Your tasks |
(a) Answer each question from the article excerpt on trauma laparotomy in children, putting each answer on its own line with the matching mark.
(i) What is the on-line ISSN?
(ii) In which country is the University of KwaZulu-Natal?
(iii) What does the study review, according to its background section?
(b) Carry the article excerpt on trauma laparotomy in children forward, starting after its last sentence.

Document section |
☆ ☆ ☆ ☆ ☆ ☆ ☆
On-line version ISSN 2078-5151
Print version ISSN 0038-2361

S. Afr. j. surg. vol.60 n.2 Cape Town Jun. 2022 



An audit of trauma laparotomy in children and adolescents highlights the role of damage control surgery and the need for a trauma systems approach to injury in this vulnerable population



B ReídI; V KongII; W XuI; V ThirayanV; C CheungVI; Ν RajaretnamVII; V ManchevIV; W BekkerIV; JL BruceIV; G LaingIV; DL ClarkeIV, III

IDepartment of Surgery, University of Auckland, New Zealand
IIDepartment of Surgery, Auckland City Hospital, New Zeland
IIIDepartment of Surgery, University of the Witwatersrand, South Africa
IVDepartment of Surgery, University of KwaZulu-Natal, South Africa
VDepartment of Surgery, Waikato Hospital, New Zealand
VIDepartment of Surgery, Chris Hani Baragwanath Academic Hospital, South Africa
VIIDepartment of Surgery, St James's Hospital, Ireland





BACKGROUND: This study reviews the indications and outcome of emergency laparotomy for paediatric trauma in a South African trauma centre.
☆ ☆ ☆ ☆ ☆ ☆ ☆
Data extracts |
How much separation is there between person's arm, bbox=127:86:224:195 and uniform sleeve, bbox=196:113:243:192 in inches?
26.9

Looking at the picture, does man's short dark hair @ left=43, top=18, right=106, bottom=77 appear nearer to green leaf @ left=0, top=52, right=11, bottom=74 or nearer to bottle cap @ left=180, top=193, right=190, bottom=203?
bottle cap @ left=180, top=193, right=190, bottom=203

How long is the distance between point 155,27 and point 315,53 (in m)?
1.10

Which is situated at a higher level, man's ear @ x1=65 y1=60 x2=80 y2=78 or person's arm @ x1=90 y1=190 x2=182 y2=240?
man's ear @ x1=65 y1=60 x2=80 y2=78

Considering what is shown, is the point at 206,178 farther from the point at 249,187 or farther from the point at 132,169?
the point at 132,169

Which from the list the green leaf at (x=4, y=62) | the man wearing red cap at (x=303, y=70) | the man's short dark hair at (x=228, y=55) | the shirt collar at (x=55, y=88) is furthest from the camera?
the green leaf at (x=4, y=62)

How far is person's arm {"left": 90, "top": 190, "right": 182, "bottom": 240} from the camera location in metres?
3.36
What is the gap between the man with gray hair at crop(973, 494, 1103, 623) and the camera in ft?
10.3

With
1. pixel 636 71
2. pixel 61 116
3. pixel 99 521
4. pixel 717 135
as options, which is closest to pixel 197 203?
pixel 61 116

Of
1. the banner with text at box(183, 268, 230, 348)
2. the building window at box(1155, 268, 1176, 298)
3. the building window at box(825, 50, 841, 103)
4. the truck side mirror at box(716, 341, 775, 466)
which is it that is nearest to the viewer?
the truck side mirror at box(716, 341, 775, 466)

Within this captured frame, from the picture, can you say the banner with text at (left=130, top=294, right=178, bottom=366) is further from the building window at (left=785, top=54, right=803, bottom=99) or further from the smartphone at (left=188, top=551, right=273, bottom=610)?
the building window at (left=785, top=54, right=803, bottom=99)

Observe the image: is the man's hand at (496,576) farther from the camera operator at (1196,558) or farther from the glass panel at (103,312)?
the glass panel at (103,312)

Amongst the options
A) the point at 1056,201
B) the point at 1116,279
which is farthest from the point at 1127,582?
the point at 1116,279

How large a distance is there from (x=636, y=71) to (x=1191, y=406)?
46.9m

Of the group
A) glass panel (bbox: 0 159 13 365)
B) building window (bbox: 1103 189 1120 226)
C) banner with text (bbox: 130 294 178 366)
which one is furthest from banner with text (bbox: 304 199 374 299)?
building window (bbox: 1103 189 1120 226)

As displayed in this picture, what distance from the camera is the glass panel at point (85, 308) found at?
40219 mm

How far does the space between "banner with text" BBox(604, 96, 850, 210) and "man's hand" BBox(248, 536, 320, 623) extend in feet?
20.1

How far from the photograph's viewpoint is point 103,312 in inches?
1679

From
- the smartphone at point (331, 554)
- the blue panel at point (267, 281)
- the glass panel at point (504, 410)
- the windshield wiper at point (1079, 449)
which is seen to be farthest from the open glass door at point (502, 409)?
☆ ☆ ☆ ☆ ☆ ☆ ☆
Answers by item |
(a)
(i) 2078-5151
(ii) South Africa
(iii) The indications and outcome of emergency laparotomy for paediatric trauma in a South African trauma centre

(b)
METHODS: This was a retrospective study of all children less than 18 years of age who underwent an emergency laparotomy for trauma between December 2012 and October 2020 at Grey's Hospital in Pietermaritzburg.
RESULTS: During the eight-year period under review, a total of136 children of which 107 were male underwent a laparotomy for trauma. The median age was 14 years. There were 80 (57.1%) blunt mechanisms, and the rest were penetrating mechanisms. A total of 46 (33%) patients required ICU admission. Thirty-four patients developed a complication. These included nine cases of pneumonia, one case of renal failure, two patients developed abdominal collections, three wound-related complications, three neurological complications and one miscellaneous complication. There were seven (5%) deaths. The penetrating cohort were older than the blunt cohort. Solid viscera were more likely to be injured in the blunt cohort and hollow viscera more likely in the penetrating cohort. A total of 16 (11%) patients underwent damage control surgery (DCS). Of this cohort, there were three female children. Six sustained blunt trauma and ten penetrating trauma. A total of six (37%) of these children died.
CONCLUSION: Emergency laparotomy for trauma in children is not infrequent in Pietermaritzburg and there is a high incidence of penetrating trauma in this cohort. The response to increased degrees of physiological derangement is the application of DCS. Ongoing efforts to develop and strengthen a paediatric trauma service appear to be justified.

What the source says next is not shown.